**To do**
Extract each line from the items below that includes the string "lens".

**Records provided**
-- BEGIN --

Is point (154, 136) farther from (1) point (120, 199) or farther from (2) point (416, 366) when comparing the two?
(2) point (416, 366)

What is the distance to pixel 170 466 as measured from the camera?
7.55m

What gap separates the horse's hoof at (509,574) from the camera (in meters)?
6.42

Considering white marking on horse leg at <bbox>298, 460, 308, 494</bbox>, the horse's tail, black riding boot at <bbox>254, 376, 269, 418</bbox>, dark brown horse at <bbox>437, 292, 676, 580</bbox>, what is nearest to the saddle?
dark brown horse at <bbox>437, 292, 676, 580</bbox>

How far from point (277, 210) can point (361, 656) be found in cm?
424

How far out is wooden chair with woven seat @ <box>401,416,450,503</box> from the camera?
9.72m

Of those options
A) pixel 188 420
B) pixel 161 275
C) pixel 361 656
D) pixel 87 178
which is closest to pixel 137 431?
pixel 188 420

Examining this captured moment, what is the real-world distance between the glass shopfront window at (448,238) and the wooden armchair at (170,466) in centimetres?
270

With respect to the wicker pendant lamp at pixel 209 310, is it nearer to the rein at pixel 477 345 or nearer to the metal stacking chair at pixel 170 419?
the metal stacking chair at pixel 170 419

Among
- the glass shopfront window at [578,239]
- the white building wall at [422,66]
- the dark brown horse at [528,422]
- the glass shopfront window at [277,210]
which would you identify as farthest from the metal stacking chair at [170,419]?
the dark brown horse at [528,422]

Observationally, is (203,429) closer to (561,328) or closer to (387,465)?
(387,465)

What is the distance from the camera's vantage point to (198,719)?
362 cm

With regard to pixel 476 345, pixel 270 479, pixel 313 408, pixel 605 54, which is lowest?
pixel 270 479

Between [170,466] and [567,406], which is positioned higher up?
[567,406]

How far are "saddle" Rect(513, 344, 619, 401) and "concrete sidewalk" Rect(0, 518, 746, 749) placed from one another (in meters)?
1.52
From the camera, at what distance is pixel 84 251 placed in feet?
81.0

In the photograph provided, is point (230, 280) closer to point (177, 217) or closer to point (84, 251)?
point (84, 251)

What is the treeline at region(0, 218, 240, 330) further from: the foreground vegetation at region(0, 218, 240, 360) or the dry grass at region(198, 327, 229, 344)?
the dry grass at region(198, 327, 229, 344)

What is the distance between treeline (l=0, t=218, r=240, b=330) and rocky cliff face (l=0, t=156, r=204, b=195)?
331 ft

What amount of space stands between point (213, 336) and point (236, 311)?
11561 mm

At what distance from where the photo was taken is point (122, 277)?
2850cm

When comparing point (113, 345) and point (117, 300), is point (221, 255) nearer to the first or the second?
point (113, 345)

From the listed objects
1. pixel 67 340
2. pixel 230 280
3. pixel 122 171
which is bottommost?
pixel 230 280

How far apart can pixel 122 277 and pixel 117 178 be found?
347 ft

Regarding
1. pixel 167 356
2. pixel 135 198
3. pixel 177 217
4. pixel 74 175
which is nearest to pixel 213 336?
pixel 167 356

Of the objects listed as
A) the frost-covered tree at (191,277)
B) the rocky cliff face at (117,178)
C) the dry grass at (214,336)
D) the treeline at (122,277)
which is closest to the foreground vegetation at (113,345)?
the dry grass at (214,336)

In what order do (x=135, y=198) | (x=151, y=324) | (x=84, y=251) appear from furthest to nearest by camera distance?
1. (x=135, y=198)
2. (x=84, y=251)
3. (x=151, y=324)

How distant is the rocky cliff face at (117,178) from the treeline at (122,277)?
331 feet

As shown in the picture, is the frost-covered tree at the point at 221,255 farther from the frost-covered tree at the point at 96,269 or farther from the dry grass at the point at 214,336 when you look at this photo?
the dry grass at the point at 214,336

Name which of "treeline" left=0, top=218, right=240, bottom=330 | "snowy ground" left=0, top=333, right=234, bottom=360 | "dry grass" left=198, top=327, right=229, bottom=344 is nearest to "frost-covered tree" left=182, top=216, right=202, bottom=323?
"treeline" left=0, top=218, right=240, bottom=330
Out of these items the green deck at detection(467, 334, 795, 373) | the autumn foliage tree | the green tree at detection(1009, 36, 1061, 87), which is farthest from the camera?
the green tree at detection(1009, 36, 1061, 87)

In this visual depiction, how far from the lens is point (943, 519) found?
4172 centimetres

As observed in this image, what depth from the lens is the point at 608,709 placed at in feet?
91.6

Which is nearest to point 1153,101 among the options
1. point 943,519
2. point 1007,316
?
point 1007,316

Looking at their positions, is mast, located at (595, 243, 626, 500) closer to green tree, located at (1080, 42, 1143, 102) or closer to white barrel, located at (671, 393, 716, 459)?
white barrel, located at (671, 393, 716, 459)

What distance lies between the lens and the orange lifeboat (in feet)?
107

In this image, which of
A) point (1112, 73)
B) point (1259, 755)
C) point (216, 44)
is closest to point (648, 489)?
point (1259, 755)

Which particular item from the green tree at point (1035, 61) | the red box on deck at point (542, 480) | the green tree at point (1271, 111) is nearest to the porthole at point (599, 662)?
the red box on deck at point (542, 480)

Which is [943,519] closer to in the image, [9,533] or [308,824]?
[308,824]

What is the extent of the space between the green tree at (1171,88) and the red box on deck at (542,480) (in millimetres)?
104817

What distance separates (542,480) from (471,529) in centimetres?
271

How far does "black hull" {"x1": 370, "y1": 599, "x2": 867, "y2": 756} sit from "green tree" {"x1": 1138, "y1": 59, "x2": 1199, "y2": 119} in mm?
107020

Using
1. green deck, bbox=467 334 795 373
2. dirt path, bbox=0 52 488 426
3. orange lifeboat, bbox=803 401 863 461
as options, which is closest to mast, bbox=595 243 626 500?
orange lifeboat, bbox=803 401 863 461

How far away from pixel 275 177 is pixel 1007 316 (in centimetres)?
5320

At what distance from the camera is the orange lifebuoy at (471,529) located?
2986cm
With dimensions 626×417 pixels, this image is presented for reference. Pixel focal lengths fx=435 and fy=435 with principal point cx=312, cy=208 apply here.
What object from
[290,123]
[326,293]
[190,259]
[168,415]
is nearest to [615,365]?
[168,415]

-- END --

**Answer to this exercise**
In this visual depiction, how far from the lens is point (943, 519) found?
As observed in this image, what depth from the lens is the point at 608,709 placed at in feet?
What distance lies between the lens and the orange lifeboat (in feet)?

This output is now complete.